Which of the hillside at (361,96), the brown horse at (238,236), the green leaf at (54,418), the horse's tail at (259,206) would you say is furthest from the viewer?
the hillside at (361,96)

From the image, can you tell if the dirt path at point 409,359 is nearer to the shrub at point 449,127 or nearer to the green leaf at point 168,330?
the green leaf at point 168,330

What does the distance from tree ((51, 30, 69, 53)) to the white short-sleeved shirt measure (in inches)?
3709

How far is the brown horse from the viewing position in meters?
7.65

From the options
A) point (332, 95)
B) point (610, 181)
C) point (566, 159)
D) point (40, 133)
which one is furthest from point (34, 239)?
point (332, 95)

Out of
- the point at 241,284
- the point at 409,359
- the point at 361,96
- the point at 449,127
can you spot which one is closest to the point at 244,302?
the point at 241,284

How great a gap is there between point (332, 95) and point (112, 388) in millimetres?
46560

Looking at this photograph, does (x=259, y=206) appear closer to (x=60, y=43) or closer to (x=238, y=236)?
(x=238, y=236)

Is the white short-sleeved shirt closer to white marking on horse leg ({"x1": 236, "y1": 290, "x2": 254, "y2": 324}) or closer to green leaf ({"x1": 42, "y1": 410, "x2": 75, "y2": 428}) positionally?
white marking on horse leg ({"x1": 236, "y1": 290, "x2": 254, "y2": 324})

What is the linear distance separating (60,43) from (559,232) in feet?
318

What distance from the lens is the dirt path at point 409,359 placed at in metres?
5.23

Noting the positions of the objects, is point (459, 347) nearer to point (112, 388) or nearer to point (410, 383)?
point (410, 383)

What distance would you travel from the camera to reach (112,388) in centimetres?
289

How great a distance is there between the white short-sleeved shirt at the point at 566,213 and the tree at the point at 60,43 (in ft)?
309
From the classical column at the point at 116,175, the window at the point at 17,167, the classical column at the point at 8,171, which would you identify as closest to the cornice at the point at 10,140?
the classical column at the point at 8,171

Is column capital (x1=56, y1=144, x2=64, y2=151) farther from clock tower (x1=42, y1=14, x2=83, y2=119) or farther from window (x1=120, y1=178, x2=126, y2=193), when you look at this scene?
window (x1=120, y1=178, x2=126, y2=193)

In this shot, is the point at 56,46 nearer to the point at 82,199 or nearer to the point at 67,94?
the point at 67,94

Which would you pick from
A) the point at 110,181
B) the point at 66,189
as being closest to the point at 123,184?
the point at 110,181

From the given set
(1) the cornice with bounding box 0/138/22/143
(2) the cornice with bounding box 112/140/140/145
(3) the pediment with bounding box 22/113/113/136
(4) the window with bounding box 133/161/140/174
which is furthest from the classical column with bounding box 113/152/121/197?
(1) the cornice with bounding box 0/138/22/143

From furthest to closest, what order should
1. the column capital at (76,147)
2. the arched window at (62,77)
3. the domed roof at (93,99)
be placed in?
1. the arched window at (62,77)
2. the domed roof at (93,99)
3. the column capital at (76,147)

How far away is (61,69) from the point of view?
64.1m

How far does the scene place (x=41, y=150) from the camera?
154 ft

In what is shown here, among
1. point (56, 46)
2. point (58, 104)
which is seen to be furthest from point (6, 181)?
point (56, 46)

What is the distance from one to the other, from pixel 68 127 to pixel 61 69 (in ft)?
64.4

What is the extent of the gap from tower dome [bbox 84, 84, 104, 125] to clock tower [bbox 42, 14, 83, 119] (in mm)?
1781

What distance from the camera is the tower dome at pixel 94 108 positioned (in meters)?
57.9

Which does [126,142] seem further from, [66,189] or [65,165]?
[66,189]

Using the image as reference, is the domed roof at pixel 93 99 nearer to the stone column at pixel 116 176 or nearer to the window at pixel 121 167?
+ + + + + + +
### Task directions
Return the entries in full, keeping every line exactly as it is.

### Response for this exercise
Which of the hillside at (361,96), the brown horse at (238,236), the green leaf at (54,418), the horse's tail at (259,206) would you say is furthest from the viewer?
the hillside at (361,96)

From the image, can you tell if the dirt path at point 409,359 is nearer to the shrub at point 449,127 or nearer to the green leaf at point 168,330?
the green leaf at point 168,330

What does the distance from tree ((51, 30, 69, 53)) to the white short-sleeved shirt measure (in inches)?
3709

How far is the brown horse from the viewing position in meters?
7.65

From the options
A) point (332, 95)
B) point (610, 181)
C) point (566, 159)
D) point (40, 133)
which one is furthest from point (34, 239)?
point (332, 95)

Out of
- the point at 241,284
- the point at 409,359
- the point at 361,96
- the point at 449,127
can you spot which one is closest to the point at 244,302?
the point at 241,284

How great a gap is there between point (332, 95) and point (112, 388) in millimetres?
46560

Looking at this photograph, does (x=259, y=206) appear closer to (x=60, y=43) or closer to (x=238, y=236)?
(x=238, y=236)

Is the white short-sleeved shirt closer to white marking on horse leg ({"x1": 236, "y1": 290, "x2": 254, "y2": 324}) or closer to green leaf ({"x1": 42, "y1": 410, "x2": 75, "y2": 428}) positionally?
white marking on horse leg ({"x1": 236, "y1": 290, "x2": 254, "y2": 324})

What is the linear distance separating (60,43) from (559,232) in feet?
318

What distance from the lens is the dirt path at point 409,359 placed at in metres?
5.23

Noting the positions of the objects, is point (459, 347) nearer to point (112, 388) or nearer to point (410, 383)?
point (410, 383)

What distance would you travel from the camera to reach (112,388) in centimetres?
289

How great a distance is there between the white short-sleeved shirt at the point at 566,213 and the tree at the point at 60,43 (in ft)?
309
From the classical column at the point at 116,175, the window at the point at 17,167, the classical column at the point at 8,171, which would you identify as closest to the cornice at the point at 10,140?
the classical column at the point at 8,171

Is column capital (x1=56, y1=144, x2=64, y2=151) farther from clock tower (x1=42, y1=14, x2=83, y2=119) or farther from window (x1=120, y1=178, x2=126, y2=193), when you look at this scene?
window (x1=120, y1=178, x2=126, y2=193)

In this shot, is the point at 56,46 nearer to the point at 82,199 or nearer to the point at 67,94?
the point at 67,94

Which would you pick from
A) the point at 110,181
B) the point at 66,189
as being closest to the point at 123,184?
the point at 110,181

From the given set
(1) the cornice with bounding box 0/138/22/143
(2) the cornice with bounding box 112/140/140/145
(3) the pediment with bounding box 22/113/113/136
(4) the window with bounding box 133/161/140/174
which is furthest from the classical column with bounding box 113/152/121/197?
(1) the cornice with bounding box 0/138/22/143

From furthest to closest, what order should
1. the column capital at (76,147)
2. the arched window at (62,77)
3. the domed roof at (93,99)
be placed in?
1. the arched window at (62,77)
2. the domed roof at (93,99)
3. the column capital at (76,147)

How far away is (61,69) from the point of view?
64.1m

How far does the scene place (x=41, y=150) from the camera?
154 ft

In what is shown here, among
1. point (56, 46)
2. point (58, 104)
which is seen to be furthest from point (6, 181)?
point (56, 46)

What is the distance from one to the other, from pixel 68 127 to pixel 61 69 (in ft)?
64.4

What is the extent of the gap from tower dome [bbox 84, 84, 104, 125] to clock tower [bbox 42, 14, 83, 119] (in mm)?
1781

What distance from the camera is the tower dome at pixel 94 108 positioned (in meters)?
57.9

Which does [126,142] seem further from, [66,189] or [65,165]?
[66,189]

Using the image as reference, is the domed roof at pixel 93 99 nearer to the stone column at pixel 116 176 or nearer to the window at pixel 121 167?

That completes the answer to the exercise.